Intervention de Jérôme Salomon

Réunion du jeudi 23 avril 2020 à 10h30
Mission d'information sur l'impact, la gestion et les conséquences dans toutes ses dimensions de l'épidémie de coronavirus-covid 19 en france

Jérôme Salomon, directeur général de la santé :

Nous avons affaire à un nouveau virus, séquencé en janvier. Cela a suscité une énorme incertitude scientifique, et une production record de connaissances. Dans les années 1970, on avait pu croire que les maladies infectieuses allaient disparaître, mais on voit aujourd'hui, avec la persistance du sida et l'apparition de phénomènes d'antibio-résistance, qu'il n'en est rien – et l'environnement et le climat ne vont pas arranger les choses. Depuis le début de la crise, les experts échangent en permanence au niveau international. Les réanimateurs, les spécialistes des maladies infectieuses et des virus, les sociétés savantes – notamment l'Académie de médecine et l'Académie des sciences –, le Haut Conseil de la santé publique et le conseil scientifique mis en place à la demande du Président de la République, ont toujours été associés à nos travaux.

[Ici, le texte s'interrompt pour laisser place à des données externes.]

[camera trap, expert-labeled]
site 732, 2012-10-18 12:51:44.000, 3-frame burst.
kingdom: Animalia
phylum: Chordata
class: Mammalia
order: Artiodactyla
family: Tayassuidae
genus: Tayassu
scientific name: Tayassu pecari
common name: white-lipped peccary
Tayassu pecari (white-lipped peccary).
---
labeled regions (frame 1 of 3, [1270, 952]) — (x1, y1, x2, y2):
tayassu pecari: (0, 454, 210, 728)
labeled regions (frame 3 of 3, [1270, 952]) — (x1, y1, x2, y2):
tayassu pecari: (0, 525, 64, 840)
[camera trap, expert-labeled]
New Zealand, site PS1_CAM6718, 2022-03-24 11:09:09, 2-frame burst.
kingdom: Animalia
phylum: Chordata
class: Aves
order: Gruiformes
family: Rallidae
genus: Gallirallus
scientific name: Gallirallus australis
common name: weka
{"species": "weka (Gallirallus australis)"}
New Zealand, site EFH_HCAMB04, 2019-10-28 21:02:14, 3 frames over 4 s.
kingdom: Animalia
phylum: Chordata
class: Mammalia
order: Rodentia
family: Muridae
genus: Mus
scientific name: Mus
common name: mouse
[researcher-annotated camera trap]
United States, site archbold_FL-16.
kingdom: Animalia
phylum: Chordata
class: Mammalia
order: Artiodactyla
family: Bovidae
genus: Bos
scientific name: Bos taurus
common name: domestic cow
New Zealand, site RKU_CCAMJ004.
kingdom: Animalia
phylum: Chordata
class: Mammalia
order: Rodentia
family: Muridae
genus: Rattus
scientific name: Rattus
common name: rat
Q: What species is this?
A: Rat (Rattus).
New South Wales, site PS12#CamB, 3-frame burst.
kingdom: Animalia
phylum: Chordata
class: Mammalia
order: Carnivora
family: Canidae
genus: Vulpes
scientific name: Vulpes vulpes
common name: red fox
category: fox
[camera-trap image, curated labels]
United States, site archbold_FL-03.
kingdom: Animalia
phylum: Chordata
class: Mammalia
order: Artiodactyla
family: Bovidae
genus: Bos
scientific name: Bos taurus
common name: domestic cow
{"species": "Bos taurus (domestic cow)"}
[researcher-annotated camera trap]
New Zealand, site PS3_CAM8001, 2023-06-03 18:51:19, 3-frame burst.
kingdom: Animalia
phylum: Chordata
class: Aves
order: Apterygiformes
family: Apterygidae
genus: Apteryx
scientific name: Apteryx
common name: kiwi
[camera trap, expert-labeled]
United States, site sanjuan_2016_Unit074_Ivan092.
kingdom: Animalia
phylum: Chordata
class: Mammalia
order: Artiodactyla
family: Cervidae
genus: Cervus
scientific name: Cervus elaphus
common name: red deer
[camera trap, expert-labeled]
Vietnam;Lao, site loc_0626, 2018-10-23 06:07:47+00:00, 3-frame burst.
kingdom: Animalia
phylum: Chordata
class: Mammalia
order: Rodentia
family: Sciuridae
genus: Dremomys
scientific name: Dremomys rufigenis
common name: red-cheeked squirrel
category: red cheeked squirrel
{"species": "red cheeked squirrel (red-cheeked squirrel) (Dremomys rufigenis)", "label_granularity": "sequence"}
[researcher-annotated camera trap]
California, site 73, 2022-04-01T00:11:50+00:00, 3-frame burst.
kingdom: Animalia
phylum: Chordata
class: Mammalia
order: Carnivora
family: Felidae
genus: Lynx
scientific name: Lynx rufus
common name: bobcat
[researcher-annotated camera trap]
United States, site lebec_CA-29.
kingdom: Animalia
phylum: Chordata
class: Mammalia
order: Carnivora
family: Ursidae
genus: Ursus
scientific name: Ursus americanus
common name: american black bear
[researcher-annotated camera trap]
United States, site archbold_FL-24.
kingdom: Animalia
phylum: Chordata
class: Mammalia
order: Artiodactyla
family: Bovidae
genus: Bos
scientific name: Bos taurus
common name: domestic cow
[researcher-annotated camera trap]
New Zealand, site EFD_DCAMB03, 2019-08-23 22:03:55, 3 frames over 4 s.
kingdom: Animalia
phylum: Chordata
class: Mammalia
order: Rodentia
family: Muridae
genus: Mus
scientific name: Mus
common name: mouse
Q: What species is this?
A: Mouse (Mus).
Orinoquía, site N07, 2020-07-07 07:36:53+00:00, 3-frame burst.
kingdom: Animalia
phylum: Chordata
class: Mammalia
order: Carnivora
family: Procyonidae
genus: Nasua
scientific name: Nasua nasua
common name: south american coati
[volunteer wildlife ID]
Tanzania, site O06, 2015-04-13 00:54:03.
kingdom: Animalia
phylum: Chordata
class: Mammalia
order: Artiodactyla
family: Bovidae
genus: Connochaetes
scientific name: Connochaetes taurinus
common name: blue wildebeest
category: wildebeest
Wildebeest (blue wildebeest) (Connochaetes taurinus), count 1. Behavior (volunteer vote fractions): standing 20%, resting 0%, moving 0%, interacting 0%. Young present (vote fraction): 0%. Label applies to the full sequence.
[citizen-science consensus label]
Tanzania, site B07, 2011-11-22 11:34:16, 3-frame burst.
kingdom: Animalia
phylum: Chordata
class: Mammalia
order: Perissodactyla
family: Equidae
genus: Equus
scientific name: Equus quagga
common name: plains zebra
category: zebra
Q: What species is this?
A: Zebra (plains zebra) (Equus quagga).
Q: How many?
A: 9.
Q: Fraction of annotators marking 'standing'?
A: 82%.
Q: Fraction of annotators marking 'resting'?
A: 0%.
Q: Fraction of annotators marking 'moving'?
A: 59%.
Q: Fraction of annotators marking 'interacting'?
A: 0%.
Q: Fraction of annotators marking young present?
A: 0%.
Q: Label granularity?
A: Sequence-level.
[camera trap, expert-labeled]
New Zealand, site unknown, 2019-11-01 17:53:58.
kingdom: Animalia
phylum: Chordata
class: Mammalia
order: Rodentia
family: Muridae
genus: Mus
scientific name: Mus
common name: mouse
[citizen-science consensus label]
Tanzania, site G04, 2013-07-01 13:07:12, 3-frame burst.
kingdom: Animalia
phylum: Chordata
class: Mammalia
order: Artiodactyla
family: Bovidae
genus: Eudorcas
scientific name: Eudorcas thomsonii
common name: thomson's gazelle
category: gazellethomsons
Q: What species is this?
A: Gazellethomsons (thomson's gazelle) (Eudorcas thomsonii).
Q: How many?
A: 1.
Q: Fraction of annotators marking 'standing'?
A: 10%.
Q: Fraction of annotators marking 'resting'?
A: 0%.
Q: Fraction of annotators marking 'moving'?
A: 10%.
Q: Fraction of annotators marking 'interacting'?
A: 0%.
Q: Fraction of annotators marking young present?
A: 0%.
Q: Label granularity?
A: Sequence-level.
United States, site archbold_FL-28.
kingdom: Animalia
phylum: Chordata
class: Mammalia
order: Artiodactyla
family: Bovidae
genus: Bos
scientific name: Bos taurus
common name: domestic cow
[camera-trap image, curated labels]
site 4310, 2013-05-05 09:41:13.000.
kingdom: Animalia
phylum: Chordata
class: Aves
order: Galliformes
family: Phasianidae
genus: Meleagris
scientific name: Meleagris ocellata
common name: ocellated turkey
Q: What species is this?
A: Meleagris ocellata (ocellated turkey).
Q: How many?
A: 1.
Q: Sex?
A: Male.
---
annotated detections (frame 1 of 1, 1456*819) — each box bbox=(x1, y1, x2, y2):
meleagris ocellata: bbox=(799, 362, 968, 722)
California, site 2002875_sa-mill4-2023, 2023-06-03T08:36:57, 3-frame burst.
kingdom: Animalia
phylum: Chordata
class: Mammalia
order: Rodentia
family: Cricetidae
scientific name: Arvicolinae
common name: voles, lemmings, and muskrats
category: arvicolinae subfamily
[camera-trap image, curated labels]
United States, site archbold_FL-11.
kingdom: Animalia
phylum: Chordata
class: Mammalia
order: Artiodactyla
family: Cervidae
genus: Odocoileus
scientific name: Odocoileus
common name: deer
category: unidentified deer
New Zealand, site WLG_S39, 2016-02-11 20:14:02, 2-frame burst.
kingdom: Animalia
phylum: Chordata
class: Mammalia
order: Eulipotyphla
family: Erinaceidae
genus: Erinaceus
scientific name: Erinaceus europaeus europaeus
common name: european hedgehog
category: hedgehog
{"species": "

Pour ce qui est de la déclinaison territoriale de la gestion de la crise, la France se trouve dans une situation épidémiologique totalement hétérogène : certains départements, tels le Haut-Rhin qui a payé un lourd tribut en termes de mortalité, sont massivement touchés ; dans d'autres, le virus a très peu circulé. Les propositions que nous allons faire pour les prochaines semaines dépendront de l'évolution de cette situation, ainsi que de l'activité médicale de ville et hospitalière.

Le premier enjeu sur lequel nous devons nous mobiliser est celui du dépistage massif, avec des tests dont les résultats peuvent être connus dans la journée, afin de mettre en œuvre des mesures adaptées, à savoir l'isolement – à domicile ou en structure adaptée en fonction de la situation de chacun – ou l'hospitalisation de la personne testée positive. Les capacités ont explosé, puisque nous avons commencé à 5 000 tests par jour et que notre objectif actuel est de 700 000 tests par semaine sur l'ensemble du territoire. Aux équipes mobiles de test vont être associées des équipes de tracing ayant pour mission d'identifier et de tester les contacts avant de les placer éventuellement en isolement. Cela se fera en lien étroit avec les collectivités locales, les maires, les préfets, les présidents de conseil départemental, les agences régionales de santé, l'assurance maladie et Santé publique France.

J'insiste sur l'importance de la deuxième vague à laquelle il faut s'attendre, une vague « non Covid-19 », silencieuse, constituée par le fait qu'en période critique – on l'a déjà constaté lors des attentats –, les Français ont le réflexe de ne pas consulter pour les affections autres que le coronavirus afin de ne pas déranger les soignants. Je répète ce que je dis depuis des semaines, à savoir qu'il est essentiel de continuer à prendre soin de sa santé : nous encourageons les personnes atteintes de pathologies chroniques à appeler le médecin généraliste ou spécialiste qui les suit habituellement, et nous appelons également les médecins et les services hospitaliers à contacter spontanément leurs patients les plus fragiles, ceux qui ont besoin d'un suivi, d'un bilan ou de soins. Après une diminution du recours aux soins en ville comme à l'hôpital, on commence aujourd'hui à observer un retour des patients dans le circuit de soins, ce qui est très positif.

Les maladies aiguës doivent, elles aussi, être prises en charge en urgence, et je précise que le 15, qui n'est pas surchargé, est disponible pour répondre à toutes les urgences vitales.

La dernière composante de la deuxième vague silencieuse est celle de l'impact psychologique et psychiatrique sur la population de ce confinement d'une durée inédite.